Private Sewer Lateral Ordinance
The council will also consider a revision to the City’s Private Sewer Lateral Ordinance. The ordinance, adopted by the city council in 2019, shifted the responsibility of maintenance and repairs of the lower lateral – which is the sewer pipe connecting a property’s plumbing system to the public sewer main under the street – solely to the property owner.
Since the city adopted the ordinance, staff have reported ongoing issues with laterals not being replaced by property owners when they should be, largely due to the cost.
“The main hurdle has been the fact that replacement of the lower lateral requires a Class A contractor due to the insurance requirements of working in the City right-of-way,” the staff report states. “The number of Class A licensed contractors in our area is limited and owners were often having to hire two separate contractors to replace the upper and lower lateral. This increased the cost, complexity and duration of the process significantly.”
To alleviate this issue, staff proposed the implementation of a set fee and a point-of-sale trigger to “significantly accelerate the rate at which aging sewer laterals are replaced.”
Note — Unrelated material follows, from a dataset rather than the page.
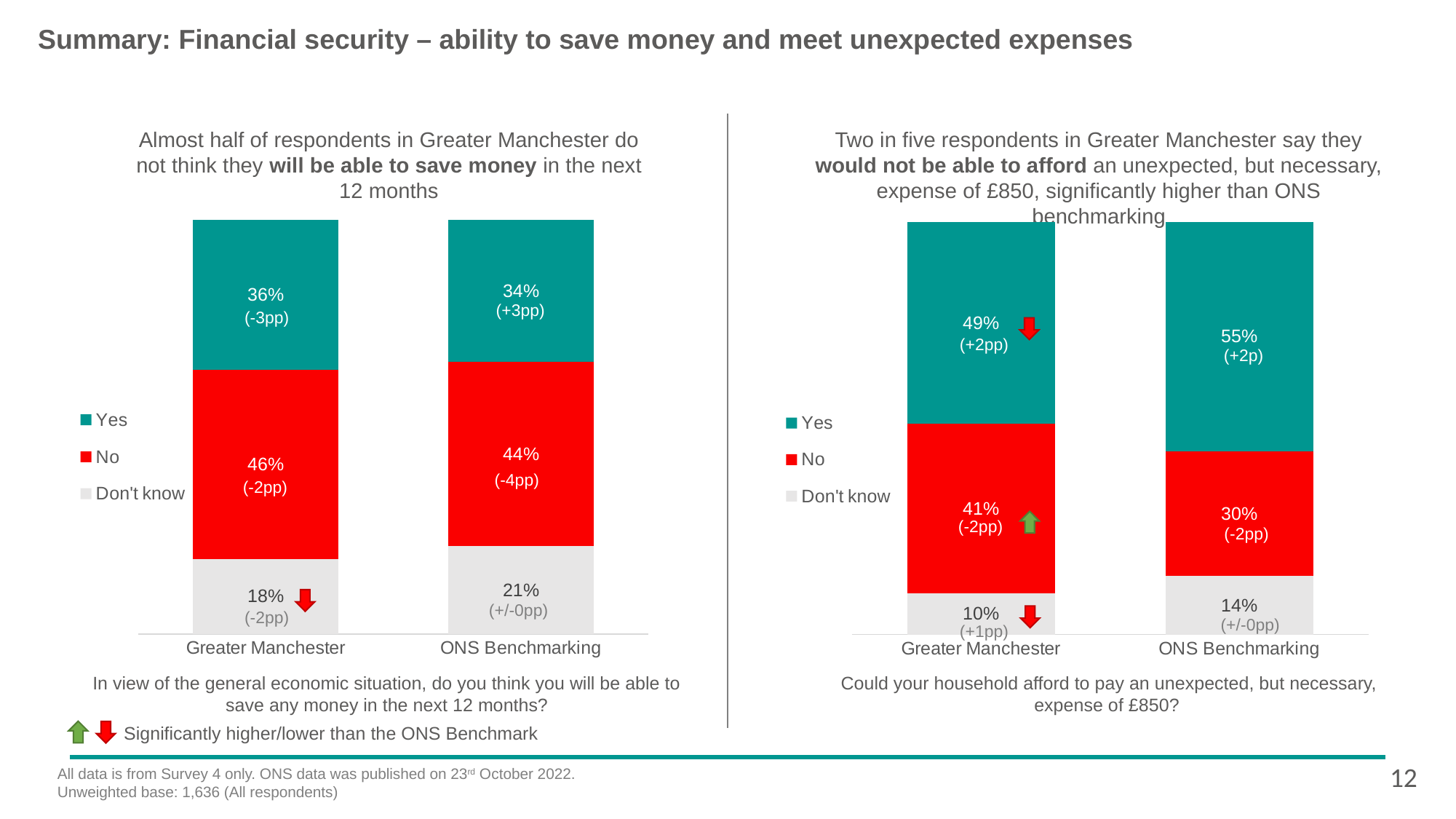
In the right chart, what is the total of the Greater Manchester stacked bar? 100% In the right chart (afford an unexpected £850 expense), what is the 'No' value for Greater Manchester? 41% In the right chart (afford an unexpected £850 expense), what is the 'Yes' value for ONS Benchmarking? 55% In the left chart, which is larger: the 'Yes' value for Greater Manchester or for ONS Benchmarking? Greater Manchester What type of chart is used on the left side of the slide? Stacked bar chart In the left chart, which segment is the largest for ONS Benchmarking? No How many categories are shown on the x axis of the right chart? 2 In the right chart, what is the difference between the 'No' values for Greater Manchester and ONS Benchmarking? 11 percentage points In the left chart (ability to save money), what is the 'Don't know' value for ONS Benchmarking? 21% In the left chart (ability to save money), what is the 'No' value for Greater Manchester? 46% In the right chart, which segment is the smallest for Greater Manchester? Don't know How many series does the legend of the left chart list? 3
“The sale trigger will increase the number of laterals replaced annually, helping to satisfy the City’s obligation to reduce wet weather flows,” the staff report continues. “The set fee, payable prior to closing, will allow sales to progress unimpeded, as timing is often critical in the sale of the property. The City would then aggregate the projects and bid them together as a single public works project.”
The fee amount would be based on the average City bid cost of lateral repair/replacement over the previous two years. Currently, the anticipated fee would fall under $10,000, the staff report says. Property owners who feel they can get a better deal through a private contractor will still have the ability to do so.
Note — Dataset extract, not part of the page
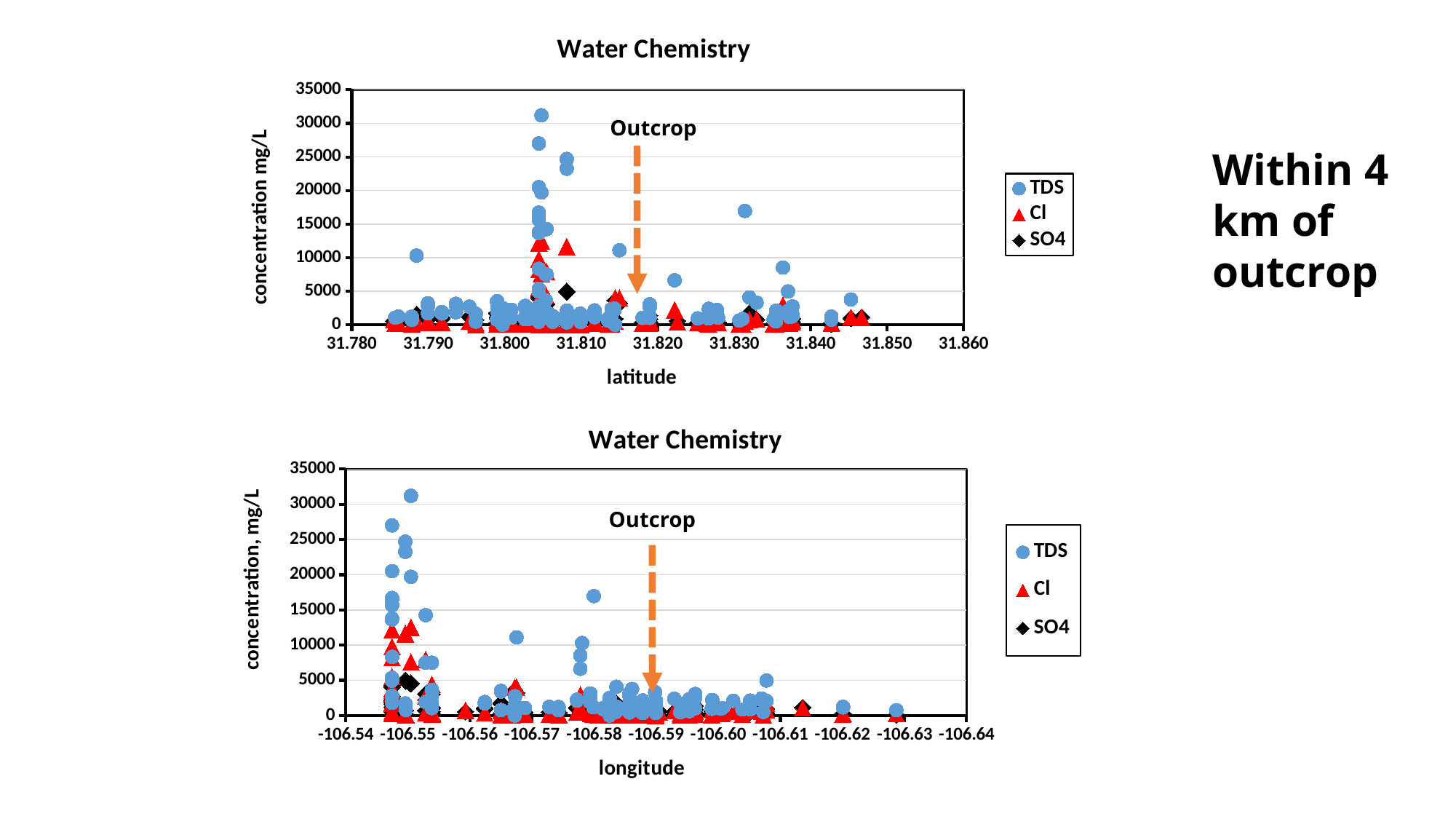
How many series does the legend of the top chart list? 3 What is the x-axis label of the bottom chart? longitude In the bottom chart, which series reaches the highest concentration? TDS What kind of chart is the bottom chart on the slide? scatter chart In the bottom chart, which series has a higher maximum value, TDS or SO4? TDS What kind of chart is the top chart on the slide? scatter chart In the bottom chart, is the highest Cl value greater or less than 15000? less How many series does the legend of the bottom chart list? 3 In the top chart, is the highest SO4 value greater or less than 10000? less What is the title of the top chart? Water Chemistry In the top chart, which series reaches the highest concentration? TDS In the top chart, is the highest TDS value greater or less than 30000? greater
You can view the revised ordinance at this link.
The council will also review another segment of the City’s proposed Coastal Land Use Plan during tonight’s meeting. Rather than bringing the entire proposal to the council for consideration in one go, staff decided to break the plan into several digestible chapters to present to the council through January.
This week’s installment will focus on land and aquatic resources. You can read more at this link.
The Eureka City Council will meet on Tuesday, Nov. 15 at 6 p.m. at Eureka City Hall — 531 K Street. The agenda can be found here.